Stuart Naylor, Chief Development Officer at MeiraGTx Holdings PLC (NASDAQ:MGTX), sold 27,661 ordinary shares on April 7, 2026, for $258,906 at a weighted average price of $9.36. The transaction was made under a Rule 10b5-1 trading plan adopted on December 9, 2025. The stock is trading near a 52-week high amid positive regulatory and partnering developments, including a Breakthrough Therapy Designation and a licensing agreement with ZipBio.

Key Points

  • Stuart Naylor sold 27,661 ordinary shares of MeiraGTx on April 7, 2026, for $258,906 at a weighted average price of $9.36.
  • The stock is trading close to a 52-week high of $9.88 after an 81% gain year-to-date, and Naylor now directly owns 668,505 shares.
  • Recent corporate developments include FDA Breakthrough Therapy Designation for the AAV2-hAQP1 xerostomia program and an exclusive licensing agreement with ZipBio for therapies targeting Geographic Atrophy.

Stuart Naylor, who serves as Chief Development Officer of MeiraGTx Holdings PLC (NASDAQ:MGTX), completed a sale of 27,661 ordinary shares on April 7, 2026, generating proceeds of $258,906. The shares were sold at a weighted average price of $9.36, with individual sale prices ranging between $9.11 and $9.52.

The disposition took place while MeiraGTx shares were trading close to their 52-week high of $9.88, after the stock recorded an 81% gain over the past year. Following the April 7 transaction, Naylor directly holds 668,505 ordinary shares in the company.

Company filings indicate the sale was executed under a pre-arranged Rule 10b5-1 trading plan that Naylor adopted on December 9, 2025. The use of a 10b5-1 plan is documented in the filing and denotes pre-set parameters that governed the transaction.

Independent analysis noted in market commentary suggests the shares may still be slightly undervalued at the current trading levels. Specifically, InvestingPro analysis states that MeiraGTx appears slightly undervalued and references 11 additional ProTips available to subscribers, which include assessments of the company’s financial condition and market positioning.

Separately, MeiraGTx has been the subject of multiple company and analyst developments that have attracted attention from investors. The firm reported that its AAV2-hAQP1 gene therapy candidate received Breakthrough Therapy Designation from the U.S. Food and Drug Administration for the treatment of xerostomia. That regulatory milestone has been cited by some analysts as a key factor in revisiting valuations and potential commercial prospects.

Following the FDA announcement and the company’s fourth-quarter 2025 results, several brokerages adjusted their price targets and recommendations. BofA Securities raised its price target for MeiraGTx to $16, citing the FDA designation and the fourth-quarter results as pivotal. Piper Sandler adjusted its price target to $26 while maintaining an Overweight rating. Raymond James revised its target to $27 and retained a Strong Buy rating, while noting a change in launch expectations for the xerostomia gene therapy program.
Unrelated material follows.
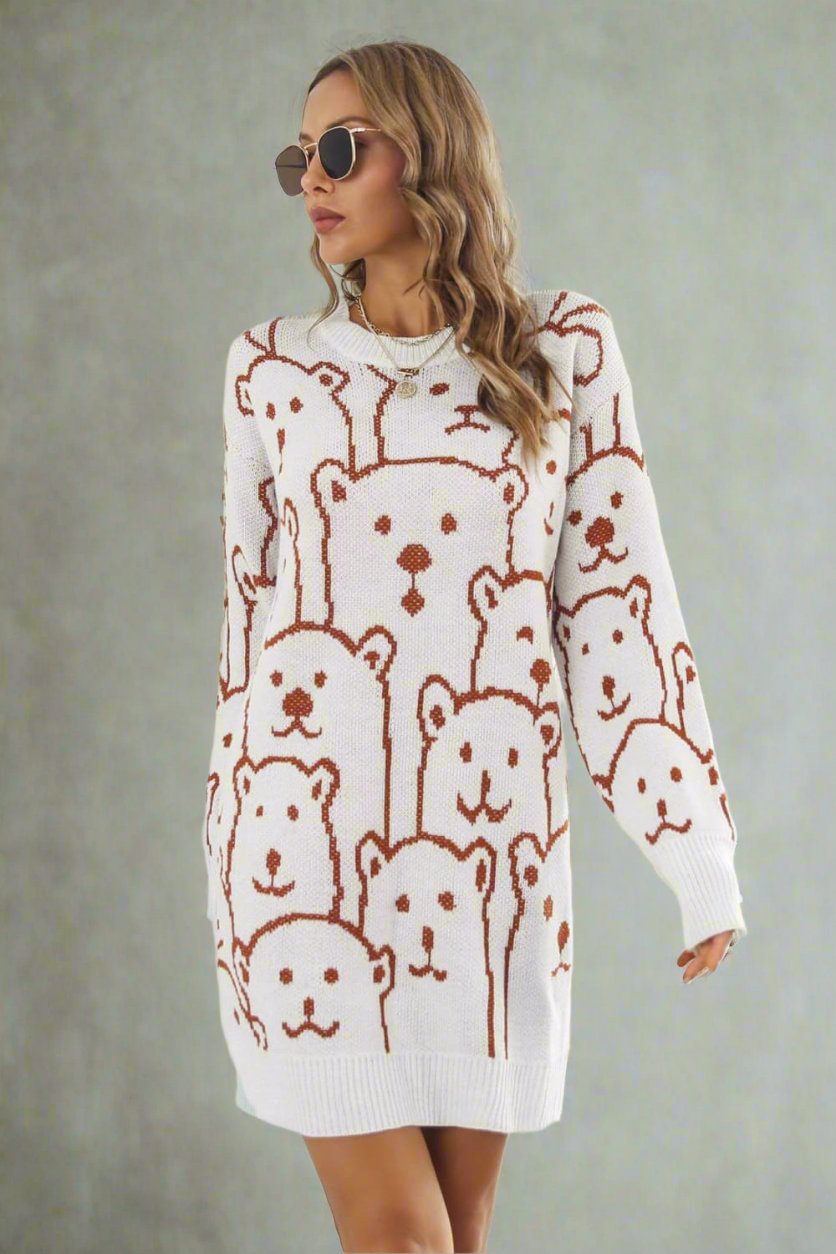 white bear print sweater dress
MeiraGTx also entered into an exclusive licensing agreement with ZipBio focused on novel gene therapy approaches for Geographic Atrophy, an ophthalmic condition. Under the deal, MeiraGTx obtained exclusive rights to ZipBio’s therapies that target the complement pathway. The agreement includes upfront payments to ZipBio and carries the potential for additional milestone and royalty payments, according to company disclosures. The collaboration pairs MeiraGTx’s experience in genetic medicines with ZipBio’s AI-designed protein therapeutics.

Collectively, the insider sale, regulatory designation, analyst updates, and the licensing arrangement have kept MeiraGTx in view among investors and market commentators. The filings and analyst notes cited above form the basis for market discussion around the stock’s valuation and future prospects.

Risks

  • Insider sale - While executed under a pre-arranged Rule 10b5-1 plan, the transaction reduces the insider's holding and may be interpreted by some market participants as a liquidity event for the executive; this affects investor perception in the equity markets.
  • Regulatory and launch timing - Despite the Breakthrough Therapy Designation, analysts have flagged changes in launch expectations for the xerostomia program, introducing uncertainty for revenue and commercialization timelines in the biotech and healthcare sectors.
  • Dependence on partnership milestones and payments - The exclusive licensing deal with ZipBio includes upfront and potential milestone and royalty payments; realization of value depends on future development, regulatory progress, and commercial execution in the biotech and ophthalmology markets.